Meek Mill says he doesn’t "feel free" despite prison release
PHILADELPHIA -- Rapper Meek Mill said Wednesday that now that he's out of prison, a lot of people facing similar battles with the criminal justice system are depending on him. "I got a lot of responsibility," he said in an interview with Lester Holt of NBC Nightly News.
He said the men counting on him are "going through the same thing I'm going through."
The Philadelphia-born rapper rang a replica Liberty Bell at center court of the Philadelphia 76ers' first-round clinching playoff game Tuesday less than two hours after being freed on bail while he appeals decade-old gun and drug convictions.
He was released after the state Supreme Court directed a Philadelphia judge who had jailed him to immediately issue an order letting him out.
Asked if he felt free, Mill told Holt: "I ain't feel free since I caught this case at age of 19 - I'm 30 now."
Mill had been sentenced in November to two to four years behind bars for probation violations, setting off an all-out battle by a team of lawyers and public relations consultants to get him released on bail.

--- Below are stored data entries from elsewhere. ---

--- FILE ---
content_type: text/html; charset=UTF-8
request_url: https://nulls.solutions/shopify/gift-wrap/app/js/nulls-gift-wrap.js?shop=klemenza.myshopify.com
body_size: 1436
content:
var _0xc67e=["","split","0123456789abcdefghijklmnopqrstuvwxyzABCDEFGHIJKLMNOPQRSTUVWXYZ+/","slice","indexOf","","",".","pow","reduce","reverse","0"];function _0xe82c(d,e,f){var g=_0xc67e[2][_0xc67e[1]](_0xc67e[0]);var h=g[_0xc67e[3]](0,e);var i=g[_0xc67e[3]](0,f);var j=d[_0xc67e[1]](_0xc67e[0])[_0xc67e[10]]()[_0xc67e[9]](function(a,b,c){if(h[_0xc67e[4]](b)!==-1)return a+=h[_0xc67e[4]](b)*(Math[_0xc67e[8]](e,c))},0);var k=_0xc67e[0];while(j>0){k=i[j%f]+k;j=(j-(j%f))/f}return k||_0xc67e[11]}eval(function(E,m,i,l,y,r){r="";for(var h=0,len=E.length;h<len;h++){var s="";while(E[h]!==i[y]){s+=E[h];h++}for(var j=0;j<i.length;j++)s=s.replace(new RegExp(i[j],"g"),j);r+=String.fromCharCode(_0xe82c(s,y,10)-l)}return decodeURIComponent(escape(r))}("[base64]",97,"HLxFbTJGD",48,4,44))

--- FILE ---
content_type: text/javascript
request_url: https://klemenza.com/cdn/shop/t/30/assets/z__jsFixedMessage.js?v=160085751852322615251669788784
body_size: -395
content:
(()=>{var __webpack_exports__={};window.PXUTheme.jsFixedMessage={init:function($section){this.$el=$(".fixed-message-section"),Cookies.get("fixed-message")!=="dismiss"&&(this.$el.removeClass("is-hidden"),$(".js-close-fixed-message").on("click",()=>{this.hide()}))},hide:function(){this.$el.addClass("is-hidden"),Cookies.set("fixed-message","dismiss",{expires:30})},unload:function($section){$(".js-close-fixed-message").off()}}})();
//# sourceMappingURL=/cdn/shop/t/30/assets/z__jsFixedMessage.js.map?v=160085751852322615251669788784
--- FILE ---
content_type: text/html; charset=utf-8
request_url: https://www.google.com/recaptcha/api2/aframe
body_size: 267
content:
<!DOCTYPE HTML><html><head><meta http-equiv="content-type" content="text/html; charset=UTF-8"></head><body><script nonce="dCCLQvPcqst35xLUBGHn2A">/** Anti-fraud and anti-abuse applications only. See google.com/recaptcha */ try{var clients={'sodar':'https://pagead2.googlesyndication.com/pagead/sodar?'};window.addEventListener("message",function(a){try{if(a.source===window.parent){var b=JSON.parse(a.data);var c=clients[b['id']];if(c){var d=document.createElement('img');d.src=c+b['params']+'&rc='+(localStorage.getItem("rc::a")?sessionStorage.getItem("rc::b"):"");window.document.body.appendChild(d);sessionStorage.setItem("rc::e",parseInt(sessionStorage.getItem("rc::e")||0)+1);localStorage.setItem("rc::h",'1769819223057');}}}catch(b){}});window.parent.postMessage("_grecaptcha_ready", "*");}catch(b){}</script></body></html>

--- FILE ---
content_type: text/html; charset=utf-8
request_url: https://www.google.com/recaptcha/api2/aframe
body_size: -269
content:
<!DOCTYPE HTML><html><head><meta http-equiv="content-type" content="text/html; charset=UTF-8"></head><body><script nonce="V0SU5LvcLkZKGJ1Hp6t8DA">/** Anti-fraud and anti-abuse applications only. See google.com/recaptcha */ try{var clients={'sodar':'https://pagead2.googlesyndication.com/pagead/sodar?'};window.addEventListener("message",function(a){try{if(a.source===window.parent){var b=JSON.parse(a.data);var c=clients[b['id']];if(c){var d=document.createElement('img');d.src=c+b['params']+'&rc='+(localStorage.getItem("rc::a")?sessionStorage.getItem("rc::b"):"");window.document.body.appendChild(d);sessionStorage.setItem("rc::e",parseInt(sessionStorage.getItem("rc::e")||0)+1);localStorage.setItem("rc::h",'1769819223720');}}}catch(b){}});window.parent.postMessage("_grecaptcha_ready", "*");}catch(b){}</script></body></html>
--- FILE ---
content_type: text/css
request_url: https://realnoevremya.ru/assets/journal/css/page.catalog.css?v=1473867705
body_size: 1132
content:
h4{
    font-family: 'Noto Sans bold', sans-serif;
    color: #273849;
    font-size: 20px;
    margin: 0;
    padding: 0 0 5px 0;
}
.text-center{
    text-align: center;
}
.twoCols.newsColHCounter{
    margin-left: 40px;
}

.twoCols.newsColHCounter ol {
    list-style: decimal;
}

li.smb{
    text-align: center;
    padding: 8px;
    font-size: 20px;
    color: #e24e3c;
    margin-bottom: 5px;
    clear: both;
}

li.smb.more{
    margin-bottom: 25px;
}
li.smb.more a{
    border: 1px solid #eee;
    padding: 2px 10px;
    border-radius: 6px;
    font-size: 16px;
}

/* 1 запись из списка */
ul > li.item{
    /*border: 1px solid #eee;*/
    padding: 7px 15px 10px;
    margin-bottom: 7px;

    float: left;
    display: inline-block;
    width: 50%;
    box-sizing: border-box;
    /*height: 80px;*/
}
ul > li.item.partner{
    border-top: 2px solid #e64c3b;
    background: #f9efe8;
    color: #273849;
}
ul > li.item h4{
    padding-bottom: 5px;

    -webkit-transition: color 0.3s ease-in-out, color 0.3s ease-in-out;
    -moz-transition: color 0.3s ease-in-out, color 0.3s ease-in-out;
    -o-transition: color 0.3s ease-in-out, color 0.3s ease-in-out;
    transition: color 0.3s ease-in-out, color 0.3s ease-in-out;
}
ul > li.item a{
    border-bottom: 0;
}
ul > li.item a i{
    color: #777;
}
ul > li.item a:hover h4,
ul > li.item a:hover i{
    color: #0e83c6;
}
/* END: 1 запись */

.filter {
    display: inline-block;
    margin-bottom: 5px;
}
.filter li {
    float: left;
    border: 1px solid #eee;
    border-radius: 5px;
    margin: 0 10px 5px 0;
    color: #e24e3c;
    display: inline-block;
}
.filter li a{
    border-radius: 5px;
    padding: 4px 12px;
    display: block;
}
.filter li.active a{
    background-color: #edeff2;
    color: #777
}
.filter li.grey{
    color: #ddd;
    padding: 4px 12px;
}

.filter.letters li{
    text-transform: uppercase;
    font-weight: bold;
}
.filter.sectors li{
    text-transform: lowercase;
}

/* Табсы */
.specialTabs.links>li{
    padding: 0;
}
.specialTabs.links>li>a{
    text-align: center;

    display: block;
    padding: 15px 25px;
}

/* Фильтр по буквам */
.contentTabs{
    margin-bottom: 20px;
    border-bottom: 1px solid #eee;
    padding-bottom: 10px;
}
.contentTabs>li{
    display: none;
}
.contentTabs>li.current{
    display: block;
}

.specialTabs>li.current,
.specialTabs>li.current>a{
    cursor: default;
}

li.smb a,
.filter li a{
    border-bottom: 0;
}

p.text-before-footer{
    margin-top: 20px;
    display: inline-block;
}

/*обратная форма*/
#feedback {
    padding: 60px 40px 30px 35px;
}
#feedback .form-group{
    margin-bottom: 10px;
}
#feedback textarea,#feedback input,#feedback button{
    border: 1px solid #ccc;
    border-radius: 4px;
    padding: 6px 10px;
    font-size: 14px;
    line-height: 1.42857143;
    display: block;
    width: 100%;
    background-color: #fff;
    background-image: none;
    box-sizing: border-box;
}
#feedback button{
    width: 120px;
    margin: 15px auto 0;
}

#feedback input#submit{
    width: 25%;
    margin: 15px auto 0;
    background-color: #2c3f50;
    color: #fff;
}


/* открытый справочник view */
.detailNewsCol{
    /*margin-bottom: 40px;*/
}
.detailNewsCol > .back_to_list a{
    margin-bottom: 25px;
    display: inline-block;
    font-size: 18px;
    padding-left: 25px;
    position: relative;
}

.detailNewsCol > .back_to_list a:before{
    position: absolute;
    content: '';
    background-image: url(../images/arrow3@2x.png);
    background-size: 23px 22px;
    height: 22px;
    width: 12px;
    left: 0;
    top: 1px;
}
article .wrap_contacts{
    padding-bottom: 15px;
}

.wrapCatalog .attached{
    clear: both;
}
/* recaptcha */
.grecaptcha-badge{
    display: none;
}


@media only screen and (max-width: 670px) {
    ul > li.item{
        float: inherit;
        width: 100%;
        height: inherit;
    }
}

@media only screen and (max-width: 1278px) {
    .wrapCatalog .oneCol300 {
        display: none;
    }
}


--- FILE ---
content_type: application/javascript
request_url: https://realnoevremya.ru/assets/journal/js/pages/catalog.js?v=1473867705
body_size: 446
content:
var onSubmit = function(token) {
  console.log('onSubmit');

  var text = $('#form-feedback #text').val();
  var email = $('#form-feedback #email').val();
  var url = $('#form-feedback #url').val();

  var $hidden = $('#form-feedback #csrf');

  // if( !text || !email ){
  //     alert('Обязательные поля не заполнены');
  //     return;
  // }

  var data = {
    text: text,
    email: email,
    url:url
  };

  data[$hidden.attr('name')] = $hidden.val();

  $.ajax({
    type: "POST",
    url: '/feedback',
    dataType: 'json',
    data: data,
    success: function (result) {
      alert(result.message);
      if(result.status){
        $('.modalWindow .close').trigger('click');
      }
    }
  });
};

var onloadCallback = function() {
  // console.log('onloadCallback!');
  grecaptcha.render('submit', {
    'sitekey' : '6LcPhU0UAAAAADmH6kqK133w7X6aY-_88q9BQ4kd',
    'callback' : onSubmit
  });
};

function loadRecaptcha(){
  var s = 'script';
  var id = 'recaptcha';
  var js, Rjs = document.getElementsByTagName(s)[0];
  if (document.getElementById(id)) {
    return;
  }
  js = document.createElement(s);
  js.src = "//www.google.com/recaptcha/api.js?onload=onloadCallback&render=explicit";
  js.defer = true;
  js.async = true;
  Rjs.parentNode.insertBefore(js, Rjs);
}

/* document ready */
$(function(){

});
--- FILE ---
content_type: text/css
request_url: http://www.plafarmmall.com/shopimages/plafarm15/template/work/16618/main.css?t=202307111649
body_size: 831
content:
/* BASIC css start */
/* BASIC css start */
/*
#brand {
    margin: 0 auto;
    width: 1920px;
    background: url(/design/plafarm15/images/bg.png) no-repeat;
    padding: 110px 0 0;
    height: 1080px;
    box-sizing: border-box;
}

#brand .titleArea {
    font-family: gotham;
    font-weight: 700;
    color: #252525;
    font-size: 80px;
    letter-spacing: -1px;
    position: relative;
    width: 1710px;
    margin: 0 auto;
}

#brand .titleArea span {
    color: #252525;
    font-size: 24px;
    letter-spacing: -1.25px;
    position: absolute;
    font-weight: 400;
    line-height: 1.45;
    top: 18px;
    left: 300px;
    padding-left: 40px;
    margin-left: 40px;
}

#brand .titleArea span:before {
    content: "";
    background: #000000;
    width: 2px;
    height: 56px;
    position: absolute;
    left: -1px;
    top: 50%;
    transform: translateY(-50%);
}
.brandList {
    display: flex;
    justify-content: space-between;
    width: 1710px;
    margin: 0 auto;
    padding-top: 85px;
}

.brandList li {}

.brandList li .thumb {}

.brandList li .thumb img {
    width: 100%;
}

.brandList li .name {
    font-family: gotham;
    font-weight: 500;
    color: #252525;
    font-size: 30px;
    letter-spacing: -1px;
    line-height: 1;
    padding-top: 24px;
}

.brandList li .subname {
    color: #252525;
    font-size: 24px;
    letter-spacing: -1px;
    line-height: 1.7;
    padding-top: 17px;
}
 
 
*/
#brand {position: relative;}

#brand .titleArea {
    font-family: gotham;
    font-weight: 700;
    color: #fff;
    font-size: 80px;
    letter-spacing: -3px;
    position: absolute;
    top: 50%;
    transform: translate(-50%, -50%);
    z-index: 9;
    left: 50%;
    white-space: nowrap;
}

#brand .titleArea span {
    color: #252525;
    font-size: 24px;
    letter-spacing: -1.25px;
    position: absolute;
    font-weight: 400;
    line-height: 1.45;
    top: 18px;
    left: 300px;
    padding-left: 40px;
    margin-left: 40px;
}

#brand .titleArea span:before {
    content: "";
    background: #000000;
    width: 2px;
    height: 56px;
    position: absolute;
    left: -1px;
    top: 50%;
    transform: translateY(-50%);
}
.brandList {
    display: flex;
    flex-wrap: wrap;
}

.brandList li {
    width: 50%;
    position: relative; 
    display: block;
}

They fiercely criticized the judge as a stream of high-powered figures and celebrities visited Mill in jail in the weeks and days before the Supreme Court ruling.
"Although I'm blessed to have the resources to fight this unjust situation, I understand that many people of color across the country don't have that luxury and I plan to use my platform to shine a light on those issues," Mill said in a statement shortly before his release.
He said he planned to focus on getting his convictions overturned, and that he looks forward to resuming his music career.
The ruling came after prosecutors said they agreed with his lawyers that he should get a new trial because of questions raised about the arresting officer. The now-retired officer was among a list of police officers the prosecutor's office has sought to keep off the witness stand in cases across the city because of credibility questions.
The district attorney's office has not said whether they would seek to retry him if the old convictions are thrown out. But it noted that just last week, prosecutors agreed not to further prosecute three defendants whose cases were tossed because of doubts about the credibility of the arresting narcotics agent, the same officer who had arrested Mill.
Judge Genece Brinkley, who sent Mill to prison and had refused to release him on bail until the Supreme Court ruling, was accused by the defense of waging a vendetta against the rapper. She defended herself, saying she had acted "impartially and without prejudice" in all proceedings since 2008.
Multiple celebrities have come out in support of Mill.
On Tuesday, fellow Philadelphian and comedian Kevin Hart was at the jail to visit him, CBS Philadelphia reports.
"The frustration for me is, why is he still there? I still don't understand why he's still in jail after so much has been pointed out," Hart told reporters after the visit.
Jay-Z wrote an op-ed in the New York Times in November and called the rapper's sentence "just one example of how our criminal justice system entraps and harasses hundreds of thousands of black people every day."
Jay-Z wrote that Mill has been "stalked by a system that considers the slightest infraction a justification for locking him back inside" and said that when he was growing up in Brooklyn in the 1970s and 1980s, he saw that probation became a "landmine" for many. He pointed out that a "random misstep" could bring consequences greater than the crime.